The question is not, "can government spending create jobs and personal spending?" -- because duh, if you give people massive assloads of free cash to dig holes and fill them in, more jobs and spending will result. But is free government money a path to a real and sustainable private economy, or does it just create its own kind of bubble? And what happens if the nation's creditors say that, no thanks, we decline to help the United States take on a few trillion dollars of extra debt?

And, above all, can government really fix the collapse of a form of notional prosperity built on credit cards by pulling out the national credit card?
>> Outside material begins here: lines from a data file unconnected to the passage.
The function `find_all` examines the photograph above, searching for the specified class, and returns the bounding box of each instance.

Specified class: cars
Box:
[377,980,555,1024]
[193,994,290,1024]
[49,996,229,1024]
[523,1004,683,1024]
Lots of spending equals lots of spending, nothing more. Maybe it leads to strong commercial markets. But it's not a given, and not all jobs are jobs; work created for the sake of creating work is welfare, and leads only to more welfare. I'm not opposed to welfare spending, if we're headed into a depression. But if that's what it is, call it that. Let's not pretend that free cash creates real jobs.

hitler hitler hoover

The gang of ignorant dumbfucks who gave us the morally deranged war in Iraq famously thought that every tinpot with a little gunboat navy was Adolf Hitler himself. Anyone who questioned the premise of the war in Iraq -- bomb the fuck out of the ragheads until they embrace secular democratic pluralism, go team! -- was Neville Chamberlain come back to haunt Team America's awesomeness with their whining and questioning. Don't sit around and fucking think about it -- take action! Intervene! Do something! The Podhoretzian chant of "Hitler Hitler Hitler" wasn't intended to be a contribution to a debate over the war; it was intended to prevent debate over the war.
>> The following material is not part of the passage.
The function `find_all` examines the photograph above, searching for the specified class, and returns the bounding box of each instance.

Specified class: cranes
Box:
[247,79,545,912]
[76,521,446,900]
Welcome back. Ladies and gentlemen, for this evening's performance, the role of Victor Davis Podhoretz Kagan will be played by an understudy, Mr. Frank Rich. And curtain:

Didi: Well, I don't know, it seems like we could create significant moral haz-

Gogo: HOOVER HOOVER HOOVER!!!!!!!

Didi: No, no, I just think we need to think this through. Banks made bad loans, then packaged them into bad bonds, then sold bad credit default swaps to cover the bad bonds that contained the bad loans, so government should give the banks money to cut them free from their losses? How does that restore commercial vitali-

Gogo: HOOVER HOOVER HOOVER OMFG YOU'RE LIKE HOOVER YOU WANT THERE TO BE A DEPRESSION AND STARVING BABIES!!!!!

Didi: I don't, I really don't. But can you explain where the money comes from for a bailout, and why tons more debt helps us to dig out of the collapse of a badly overleveraged econ-

Gogo: HOOVER HOOVER HOOVER, HOOVER HOOVER HOOVER, HOOVER HOOVER HOOVER.

Didi: (sighs heavily)

[exeunt]

This rhetorical path leads straight to failure.